[Provided information]:
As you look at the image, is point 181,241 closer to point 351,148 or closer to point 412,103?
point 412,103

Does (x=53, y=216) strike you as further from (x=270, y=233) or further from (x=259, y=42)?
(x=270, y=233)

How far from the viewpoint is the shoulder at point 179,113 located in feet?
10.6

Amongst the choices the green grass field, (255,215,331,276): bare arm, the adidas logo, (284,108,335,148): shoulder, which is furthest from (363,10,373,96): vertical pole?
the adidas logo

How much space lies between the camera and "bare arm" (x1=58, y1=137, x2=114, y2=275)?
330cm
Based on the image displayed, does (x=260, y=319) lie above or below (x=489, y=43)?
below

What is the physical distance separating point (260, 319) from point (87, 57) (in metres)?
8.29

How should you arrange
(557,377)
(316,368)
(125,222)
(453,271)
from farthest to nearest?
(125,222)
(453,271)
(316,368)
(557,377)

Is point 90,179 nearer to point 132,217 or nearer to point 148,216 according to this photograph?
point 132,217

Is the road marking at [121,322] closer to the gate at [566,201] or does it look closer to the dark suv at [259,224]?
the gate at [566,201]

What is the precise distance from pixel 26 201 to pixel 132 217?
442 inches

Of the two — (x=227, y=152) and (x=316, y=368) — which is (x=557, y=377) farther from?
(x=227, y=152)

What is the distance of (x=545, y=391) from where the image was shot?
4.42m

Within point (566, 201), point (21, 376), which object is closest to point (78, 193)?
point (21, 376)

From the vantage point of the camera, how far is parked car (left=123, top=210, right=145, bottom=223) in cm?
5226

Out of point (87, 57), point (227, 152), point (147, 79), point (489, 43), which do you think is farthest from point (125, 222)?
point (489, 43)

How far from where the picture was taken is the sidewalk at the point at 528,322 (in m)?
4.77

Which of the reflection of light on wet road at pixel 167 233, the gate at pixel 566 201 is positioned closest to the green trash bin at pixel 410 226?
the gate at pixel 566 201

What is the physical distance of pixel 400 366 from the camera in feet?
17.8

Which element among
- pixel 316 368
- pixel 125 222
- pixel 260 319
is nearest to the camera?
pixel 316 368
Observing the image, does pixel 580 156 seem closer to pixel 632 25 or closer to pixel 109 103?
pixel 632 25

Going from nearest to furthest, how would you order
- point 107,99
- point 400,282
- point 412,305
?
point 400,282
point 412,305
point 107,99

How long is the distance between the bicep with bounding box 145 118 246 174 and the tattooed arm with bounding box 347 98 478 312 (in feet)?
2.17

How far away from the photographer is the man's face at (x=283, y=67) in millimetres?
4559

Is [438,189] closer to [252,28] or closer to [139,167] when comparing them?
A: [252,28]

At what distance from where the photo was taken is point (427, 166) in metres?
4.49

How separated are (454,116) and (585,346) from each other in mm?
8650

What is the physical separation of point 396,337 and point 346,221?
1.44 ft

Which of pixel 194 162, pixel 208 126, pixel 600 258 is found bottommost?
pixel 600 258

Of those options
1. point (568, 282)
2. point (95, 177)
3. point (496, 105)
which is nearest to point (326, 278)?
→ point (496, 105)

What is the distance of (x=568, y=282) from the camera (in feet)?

[What is being asked]: Update the listing above by replacing every occurrence of "the camera" with "the lens", leaving all other text unchanged.

[Answer to the problem]:
As you look at the image, is point 181,241 closer to point 351,148 or closer to point 412,103?
point 412,103

Does (x=53, y=216) strike you as further from (x=270, y=233) or further from (x=259, y=42)?
(x=270, y=233)

How far from the viewpoint is the shoulder at point 179,113 located in feet?
10.6

Amongst the choices the green grass field, (255,215,331,276): bare arm, the adidas logo, (284,108,335,148): shoulder, which is furthest from (363,10,373,96): vertical pole?
the adidas logo

How much space lies between the lens and "bare arm" (x1=58, y1=137, x2=114, y2=275)?
330cm
Based on the image displayed, does (x=260, y=319) lie above or below (x=489, y=43)?
below

What is the physical distance separating point (260, 319) from point (87, 57) (in metres)?
8.29

How should you arrange
(557,377)
(316,368)
(125,222)
(453,271)
from farthest to nearest?
(125,222)
(453,271)
(316,368)
(557,377)

Is point 90,179 nearer to point 132,217 or nearer to point 148,216 according to this photograph?
point 132,217

Is the road marking at [121,322] closer to the gate at [566,201] or does it look closer to the dark suv at [259,224]?
the gate at [566,201]

What is the precise distance from pixel 26 201 to pixel 132 217?
442 inches

Of the two — (x=227, y=152) and (x=316, y=368) — which is (x=557, y=377) farther from?
(x=227, y=152)

What is the distance of (x=545, y=391) from where the image was shot?
4.42m

Within point (566, 201), point (21, 376), which object is closest to point (78, 193)?
point (21, 376)

From the vantage point of the lens, how far is parked car (left=123, top=210, right=145, bottom=223) in cm?
5226

Out of point (87, 57), point (227, 152), point (147, 79), point (489, 43), which do you think is farthest from point (125, 222)?
point (489, 43)

How far from where the picture was taken is the sidewalk at the point at 528,322 (in m)?
4.77

Which of the reflection of light on wet road at pixel 167 233, the gate at pixel 566 201 is positioned closest to the green trash bin at pixel 410 226?
the gate at pixel 566 201

What is the physical distance of pixel 400 366 from the lens in feet?
17.8

Which element among
- pixel 316 368
- pixel 125 222
- pixel 260 319
is nearest to the lens?
pixel 316 368
Observing the image, does pixel 580 156 seem closer to pixel 632 25 or closer to pixel 109 103?
pixel 632 25

Going from nearest to furthest, how would you order
- point 107,99
- point 400,282
- point 412,305
?
point 400,282
point 412,305
point 107,99

How long is the distance between the bicep with bounding box 145 118 246 174 and the tattooed arm with bounding box 347 98 478 312 (in feet)?
2.17

How far away from the photographer is the man's face at (x=283, y=67) in millimetres?
4559

Is [438,189] closer to [252,28] or closer to [139,167] when comparing them?
A: [252,28]

At what distance from where the photo was taken is point (427, 166) in metres?
4.49

How separated are (454,116) and (585,346) from each other in mm?
8650

What is the physical separation of point 396,337 and point 346,221?
1.44 ft

Which of pixel 194 162, pixel 208 126, pixel 600 258 is found bottommost?
pixel 600 258

Of those options
1. point (568, 282)
2. point (95, 177)
3. point (496, 105)
which is nearest to point (326, 278)?
→ point (496, 105)

What is the distance of (x=568, y=282) from the lens (in feet)?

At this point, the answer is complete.